Join us for Professor Matthew Santer’s Imperial Inaugural online or in person.
There is no need to register to attend so please be sure to use the add to calendar button.
We look forward to seeing you on Wednesday 19 February!
Abstract
The size of structures designed to operate in space is fundamentally constrained by the size of available launchers. Deployable structures — which package tightly for launch and then deploy in space for operation — offer a means to address this problem. A recent successful example of this was the James Webb Space Telescope which used deployment to achieve a primary reflector with a diameter over two-and-a-half times greater than the non-deployable Hubble Space Telescope. Deployable structures are challenging to design and operate. They must be robust, lightweight, precise, and deploy as expected after enduring launch and the space environment.

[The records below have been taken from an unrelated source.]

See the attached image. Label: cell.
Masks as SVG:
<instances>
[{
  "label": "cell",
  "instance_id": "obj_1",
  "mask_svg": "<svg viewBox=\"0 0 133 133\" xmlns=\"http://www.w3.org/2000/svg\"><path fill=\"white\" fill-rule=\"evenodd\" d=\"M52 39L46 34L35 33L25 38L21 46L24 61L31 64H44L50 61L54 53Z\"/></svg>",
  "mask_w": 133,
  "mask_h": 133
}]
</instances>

Matthew Santer is Professor of Aerospace Structures in the Department of Aeronautics at Imperial College London where he has been researching how some of these challenges can be addressed. In his inaugural lecture he will discuss how structural nonlinearity, optimization, origami, and tape measures (really) are influencing the design of novel deployable antennas and next-generation landers for extra-terrestrial bodies.
Biography
Matthew Santer is Professor of Aerospace Structures in the Department of Aeronautics at Imperial College London. He is also a Co-Director of the newly-formed School of Space, Security and Telecoms. His research focuses on the analysis, design and optimization of structures for aerospace applications with novel and unexpected characteristics. He is a Fellow of the Royal Aeronautical Society and an Associate Fellow of the American Institute of Aeronautics and Astronautics (AIAA). He is a member and former chair of the AIAA Spacecraft Structures Technical Committee.
He graduated from the University of Oxford with an MEng in Engineering Science in 2000 and, following a period in the space industry, with a PhD in Structural Engineering from the University of Cambridge in 2006. Following this he remained as a Research Associate at the University of Cambridge before joining Imperial College London in 2008.